Justice
Bataille rangée entre magistrats et avocats après l’importation de 2,4 tonnes de cannabis près de Cholet

La Juridiction interrégionale spécialisée (JIRS) de Rennes a refusé ce mardi 9 juillet 2024 de renvoyer le procès des seize prévenus jugés pour l’importation de 2,4 tonnes de cannabis près de Cholet (Maine-et-Loire) entre 2020 et 2022, comme le lui demandaient pourtant les avocats de la défense.

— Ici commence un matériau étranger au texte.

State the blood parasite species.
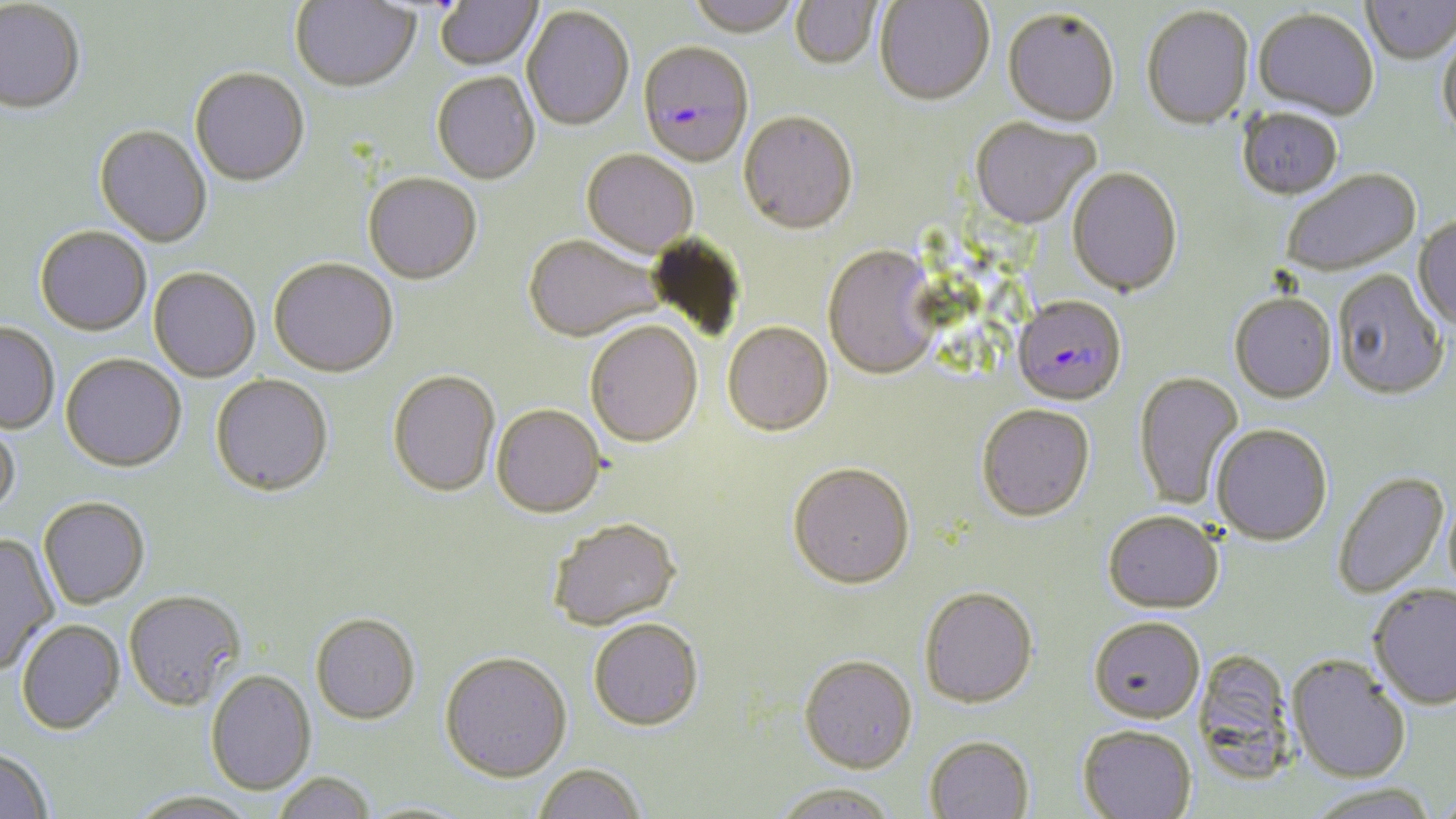

Plasmodium falciparum.

field of view = one of a larger specimen
Plasmodium falciparum-infected red blood cell locations = approximate bounding boxes as named x1/y1/x2/y2 corners in pixels: (x1=637, y1=44, x2=755, y2=170), (x1=1011, y1=296, x2=1127, y2=407)
uninfected red blood cell locations = approximate bounding boxes as named x1/y1/x2/y2 corners in pixels: (x1=435, y1=0, x2=543, y2=73), (x1=686, y1=0, x2=799, y2=40), (x1=0, y1=1, x2=86, y2=116), (x1=291, y1=1, x2=421, y2=94), (x1=790, y1=1, x2=882, y2=72), (x1=875, y1=1, x2=994, y2=108), (x1=1361, y1=1, x2=1456, y2=66), (x1=521, y1=8, x2=634, y2=133), (x1=1141, y1=8, x2=1254, y2=132), (x1=1252, y1=10, x2=1378, y2=123), (x1=1001, y1=11, x2=1120, y2=130), (x1=1437, y1=30, x2=1456, y2=142), (x1=190, y1=70, x2=310, y2=190), (x1=431, y1=73, x2=540, y2=186), (x1=1237, y1=108, x2=1343, y2=203), (x1=738, y1=114, x2=858, y2=238), (x1=970, y1=119, x2=1100, y2=231), (x1=93, y1=126, x2=212, y2=249), (x1=581, y1=151, x2=698, y2=260), (x1=1067, y1=169, x2=1183, y2=299), (x1=1282, y1=170, x2=1422, y2=279), (x1=363, y1=175, x2=482, y2=286), (x1=1412, y1=216, x2=1456, y2=334), (x1=35, y1=227, x2=152, y2=337), (x1=523, y1=236, x2=664, y2=344), (x1=822, y1=246, x2=941, y2=382), (x1=268, y1=260, x2=398, y2=379), (x1=148, y1=269, x2=261, y2=383), (x1=1333, y1=271, x2=1448, y2=402), (x1=1229, y1=294, x2=1337, y2=405), (x1=0, y1=322, x2=59, y2=435), (x1=586, y1=322, x2=703, y2=450), (x1=722, y1=323, x2=833, y2=438), (x1=60, y1=354, x2=186, y2=474), (x1=387, y1=371, x2=500, y2=498), (x1=1133, y1=371, x2=1244, y2=511), (x1=210, y1=375, x2=333, y2=497), (x1=976, y1=404, x2=1095, y2=523), (x1=491, y1=405, x2=606, y2=519), (x1=0, y1=415, x2=21, y2=517), (x1=1210, y1=425, x2=1333, y2=545), (x1=788, y1=464, x2=915, y2=590), (x1=1332, y1=471, x2=1450, y2=599), (x1=38, y1=496, x2=150, y2=608), (x1=1103, y1=511, x2=1223, y2=614), (x1=548, y1=518, x2=681, y2=631), (x1=0, y1=535, x2=59, y2=673), (x1=1368, y1=585, x2=1456, y2=710), (x1=918, y1=587, x2=1039, y2=710), (x1=123, y1=589, x2=246, y2=710), (x1=310, y1=613, x2=421, y2=724), (x1=1088, y1=616, x2=1205, y2=724), (x1=589, y1=618, x2=704, y2=731), (x1=16, y1=619, x2=125, y2=734), (x1=1192, y1=649, x2=1298, y2=780), (x1=440, y1=651, x2=572, y2=781), (x1=799, y1=654, x2=918, y2=773), (x1=1287, y1=654, x2=1411, y2=782), (x1=205, y1=669, x2=316, y2=795), (x1=1077, y1=724, x2=1197, y2=819), (x1=923, y1=735, x2=1035, y2=818), (x1=0, y1=748, x2=53, y2=819), (x1=532, y1=762, x2=645, y2=819), (x1=274, y1=771, x2=376, y2=819), (x1=771, y1=782, x2=899, y2=819), (x1=1306, y1=783, x2=1440, y2=819), (x1=128, y1=790, x2=257, y2=819), (x1=357, y1=800, x2=475, y2=818)
preparation = thin blood film
image size = 1456×819 pixels
stain = May-Grünwald-Giemsa
magnification = 1000x
modality = optical microscopy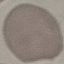

Malaria status: uninfected. Giemsa-stained preparation. Thin blood film. Automatically extracted cell patch, resized to 64 × 64 pixels. Photographed with a smartphone camera at the microscope eyepiece.Give the position of every malaria parasite and every leukocyte.
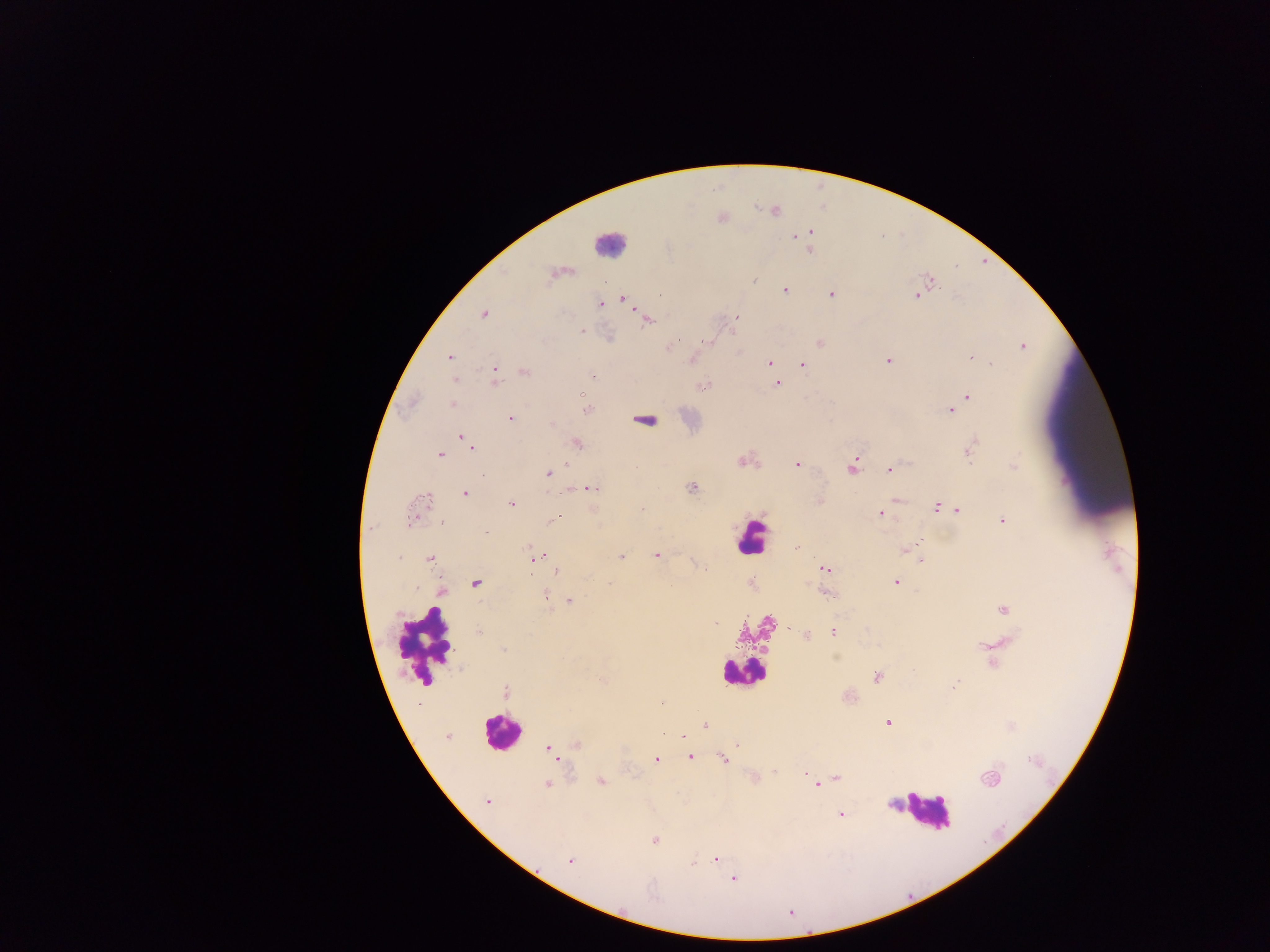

Pour rappel, cette procédure avait démarré, comme beaucoup d’autres, par le démantèlement de la messagerie cryptée canadienne SkyECC, dite « la messagerie du crime ». Des enquêteurs de Lille (Nord) avaient en fait « réussi à intercepter les communications » révélant l’importation de 2,4 tonnes de cannabis depuis le Maroc par une « bande organisée » d’hommes et de femmes de la région de Cholet (Maine-et-Loire) entre 2020 et 2022. Le lieu de stockage se trouvait précisément à Mazières-en-Mauges.
Dans cette affaire, seize personnes ont donc été renvoyées devant le tribunal correctionnel de Rennes dans sa formation JIRS : le juge d’instruction a en effet acquis la conviction que ceux-là procédaient par « un système de remontée via des chauffeurs poids-lourds depuis le Maroc via l’Espagne » pour atterrir principalement à Cholet, mais aussi à Nantes (Loire-Atlantique) ou Talmont-Saint-Hilaire (Vendée), lieu de résidence d’un des prévenus dans ce dossier d’ampleur.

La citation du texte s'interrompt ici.